§ **Text passage**:

-- Start --

A thought inspired by Thursday’s Daf (page) in the Talmud, Gittin 58

Devoid of empathy.

This post presents a philosophical idea inspired by the text of today’s Daf. The Daf is one page in the Talmud that tens of thousands of people study each day. I explain the connection to the text in a comment below. My purpose is to show that there are underlying philosophical assumptions in the Talmud that can have great significance for anybody today trying to understand our complex reality.

There are individuals on this planet who lack empathy. Most people, hopefully, feel a deep emotion of sympathy when they witness or hear about human suffering. However, there are others who do not experience any instinctive or emotional response to suffering, even if they are the ones causing it.

The absence of empathic responses does not mean that these individuals are only cold and calculating. While some may possess such traits, they may also be others who are driven by other emotional instincts such as self-interest, curiosity, vengeance, self-righteousness, delight, or the satisfaction of accomplishing a mission.

-- End --

(Recorded data)
-- Start --

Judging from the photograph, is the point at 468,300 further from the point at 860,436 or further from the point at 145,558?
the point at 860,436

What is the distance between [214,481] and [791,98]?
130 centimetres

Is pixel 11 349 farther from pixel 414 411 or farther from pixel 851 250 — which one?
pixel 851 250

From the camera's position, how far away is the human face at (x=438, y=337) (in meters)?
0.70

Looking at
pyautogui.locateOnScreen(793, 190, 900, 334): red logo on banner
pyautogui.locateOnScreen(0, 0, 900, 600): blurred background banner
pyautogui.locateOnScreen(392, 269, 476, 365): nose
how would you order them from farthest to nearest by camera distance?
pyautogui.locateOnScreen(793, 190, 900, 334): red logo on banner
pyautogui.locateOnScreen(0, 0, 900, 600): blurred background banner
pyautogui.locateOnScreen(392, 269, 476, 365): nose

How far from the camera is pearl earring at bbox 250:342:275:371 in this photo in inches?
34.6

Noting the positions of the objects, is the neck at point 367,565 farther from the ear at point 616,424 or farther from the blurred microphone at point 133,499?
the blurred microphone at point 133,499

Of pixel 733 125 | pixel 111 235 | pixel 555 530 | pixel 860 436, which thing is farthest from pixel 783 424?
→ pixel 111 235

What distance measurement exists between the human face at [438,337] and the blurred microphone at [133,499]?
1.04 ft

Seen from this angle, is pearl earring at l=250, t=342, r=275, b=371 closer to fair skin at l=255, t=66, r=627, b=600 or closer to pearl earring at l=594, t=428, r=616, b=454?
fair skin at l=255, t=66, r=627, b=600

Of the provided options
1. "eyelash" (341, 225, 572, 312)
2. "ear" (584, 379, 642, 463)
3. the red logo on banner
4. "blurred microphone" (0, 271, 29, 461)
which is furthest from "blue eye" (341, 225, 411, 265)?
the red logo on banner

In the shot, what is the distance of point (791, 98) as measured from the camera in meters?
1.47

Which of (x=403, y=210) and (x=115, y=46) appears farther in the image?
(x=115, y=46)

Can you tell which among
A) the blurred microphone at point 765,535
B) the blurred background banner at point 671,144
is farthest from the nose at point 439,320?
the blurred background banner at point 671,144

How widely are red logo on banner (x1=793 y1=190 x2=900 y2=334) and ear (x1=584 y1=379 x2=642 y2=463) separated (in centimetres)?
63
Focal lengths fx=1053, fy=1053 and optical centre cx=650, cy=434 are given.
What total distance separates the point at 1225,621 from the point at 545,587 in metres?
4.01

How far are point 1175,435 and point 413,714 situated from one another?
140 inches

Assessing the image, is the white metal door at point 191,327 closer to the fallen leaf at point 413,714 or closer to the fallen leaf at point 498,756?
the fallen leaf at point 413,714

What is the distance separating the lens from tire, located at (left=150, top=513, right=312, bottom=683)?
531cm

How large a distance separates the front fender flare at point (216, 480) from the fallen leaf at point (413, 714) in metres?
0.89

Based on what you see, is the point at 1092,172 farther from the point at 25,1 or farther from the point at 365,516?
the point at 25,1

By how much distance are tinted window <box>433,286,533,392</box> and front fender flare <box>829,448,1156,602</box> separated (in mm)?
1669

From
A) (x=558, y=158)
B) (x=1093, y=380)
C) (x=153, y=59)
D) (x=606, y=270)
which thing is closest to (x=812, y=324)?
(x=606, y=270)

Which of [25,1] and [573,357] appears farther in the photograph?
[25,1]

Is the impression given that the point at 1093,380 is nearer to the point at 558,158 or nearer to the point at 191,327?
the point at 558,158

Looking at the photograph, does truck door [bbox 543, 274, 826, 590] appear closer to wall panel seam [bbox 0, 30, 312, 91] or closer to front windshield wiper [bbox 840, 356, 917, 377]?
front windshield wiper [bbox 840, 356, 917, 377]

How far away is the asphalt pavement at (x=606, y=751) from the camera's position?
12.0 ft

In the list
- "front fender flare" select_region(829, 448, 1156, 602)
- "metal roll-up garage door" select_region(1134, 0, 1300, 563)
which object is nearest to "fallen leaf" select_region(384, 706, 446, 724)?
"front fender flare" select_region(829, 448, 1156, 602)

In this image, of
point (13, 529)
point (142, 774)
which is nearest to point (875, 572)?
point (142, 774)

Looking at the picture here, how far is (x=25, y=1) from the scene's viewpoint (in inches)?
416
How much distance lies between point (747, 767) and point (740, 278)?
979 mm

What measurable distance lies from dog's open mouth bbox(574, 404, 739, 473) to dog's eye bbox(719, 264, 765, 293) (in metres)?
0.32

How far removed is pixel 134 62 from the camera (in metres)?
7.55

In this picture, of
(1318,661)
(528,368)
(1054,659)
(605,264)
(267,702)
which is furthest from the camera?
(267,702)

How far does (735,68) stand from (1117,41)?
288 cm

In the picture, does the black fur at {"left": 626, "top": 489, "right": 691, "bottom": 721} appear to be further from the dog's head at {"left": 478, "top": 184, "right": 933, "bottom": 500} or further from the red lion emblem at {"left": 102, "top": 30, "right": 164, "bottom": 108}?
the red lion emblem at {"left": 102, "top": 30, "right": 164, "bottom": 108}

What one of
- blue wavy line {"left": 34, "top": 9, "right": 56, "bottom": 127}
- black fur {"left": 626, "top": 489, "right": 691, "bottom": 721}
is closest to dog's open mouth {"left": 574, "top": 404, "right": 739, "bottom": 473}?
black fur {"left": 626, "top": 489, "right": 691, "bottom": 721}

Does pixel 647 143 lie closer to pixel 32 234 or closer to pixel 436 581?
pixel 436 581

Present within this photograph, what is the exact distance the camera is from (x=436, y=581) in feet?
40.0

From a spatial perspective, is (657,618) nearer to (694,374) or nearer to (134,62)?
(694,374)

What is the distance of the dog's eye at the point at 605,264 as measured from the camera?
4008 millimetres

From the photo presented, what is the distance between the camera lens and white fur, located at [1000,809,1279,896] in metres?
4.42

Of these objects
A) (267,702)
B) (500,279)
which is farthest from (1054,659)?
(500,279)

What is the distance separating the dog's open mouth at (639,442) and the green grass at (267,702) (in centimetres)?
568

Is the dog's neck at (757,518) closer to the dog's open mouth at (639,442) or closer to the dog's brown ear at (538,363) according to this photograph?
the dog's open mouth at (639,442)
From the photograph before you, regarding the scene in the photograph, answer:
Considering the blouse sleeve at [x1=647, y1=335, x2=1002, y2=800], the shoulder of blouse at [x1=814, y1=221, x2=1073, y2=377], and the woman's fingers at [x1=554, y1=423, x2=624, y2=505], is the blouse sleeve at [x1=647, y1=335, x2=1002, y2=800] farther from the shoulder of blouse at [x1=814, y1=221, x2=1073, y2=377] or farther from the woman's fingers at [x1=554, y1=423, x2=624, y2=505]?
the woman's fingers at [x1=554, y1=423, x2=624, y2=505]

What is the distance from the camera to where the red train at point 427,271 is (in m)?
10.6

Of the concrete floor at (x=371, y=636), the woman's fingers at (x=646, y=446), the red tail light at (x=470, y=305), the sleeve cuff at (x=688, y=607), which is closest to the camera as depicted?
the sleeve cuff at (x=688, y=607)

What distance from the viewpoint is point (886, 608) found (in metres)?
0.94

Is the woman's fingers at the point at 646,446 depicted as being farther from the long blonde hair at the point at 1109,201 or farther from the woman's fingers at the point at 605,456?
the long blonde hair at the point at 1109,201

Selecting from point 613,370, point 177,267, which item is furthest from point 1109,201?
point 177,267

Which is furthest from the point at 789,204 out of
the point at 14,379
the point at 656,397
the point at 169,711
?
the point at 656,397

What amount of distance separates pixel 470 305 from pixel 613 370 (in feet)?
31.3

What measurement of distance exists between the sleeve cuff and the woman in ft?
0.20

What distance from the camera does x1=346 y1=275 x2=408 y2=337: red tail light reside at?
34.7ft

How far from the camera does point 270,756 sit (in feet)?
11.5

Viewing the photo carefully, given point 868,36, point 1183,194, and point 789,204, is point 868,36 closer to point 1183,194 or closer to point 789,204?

-- End --

§ **Task**: Carry on the text about people who lack empathy, starting right after its last sentence. The recorded data has nothing to do with the text about empathy.

§ **Written response**:
The ability or inability to feel empathy is not a binary distinction. Some people may feel little empathy, while others are profoundly affected by the pain of others. Additionally, it is not a one-dimensional spectrum. Some individuals may feel strong empathy for those close to them, but none for those they see as “other.” Furthermore, individuals may differ in whether they only experience empathy in the direct presence of suffering or if they are equally affected by third-hand reports.

Perhaps the reason some people completely lack the instinct for empathy is due to a simple hereditary flaw, similar to a flawed trait of kidney function. On the other hand, empathic receptivity may be influenced by culture or childhood experiences. The precise role of these factors and the proportion of individuals who are innately flawed in this regard versus those influenced by environmental factors remains unknown.

What we do know is that at various times and locations during the 20th century, for example, there were numerous instances in which people in positions of power or bystanders showed no emotional response to the suffering they caused or witnessed. Read this.

It is plausible to imagine that there are individuals who are missing empathy physiologically yet are genuinely good people in every other aspect. These individuals may develop different physiological pathways during childhood or as a result of their culture, leading them to dedicate their lives to the well-being of others. Similarly, there may be highly empathic individuals with psychological challenges that prevent them from helping others.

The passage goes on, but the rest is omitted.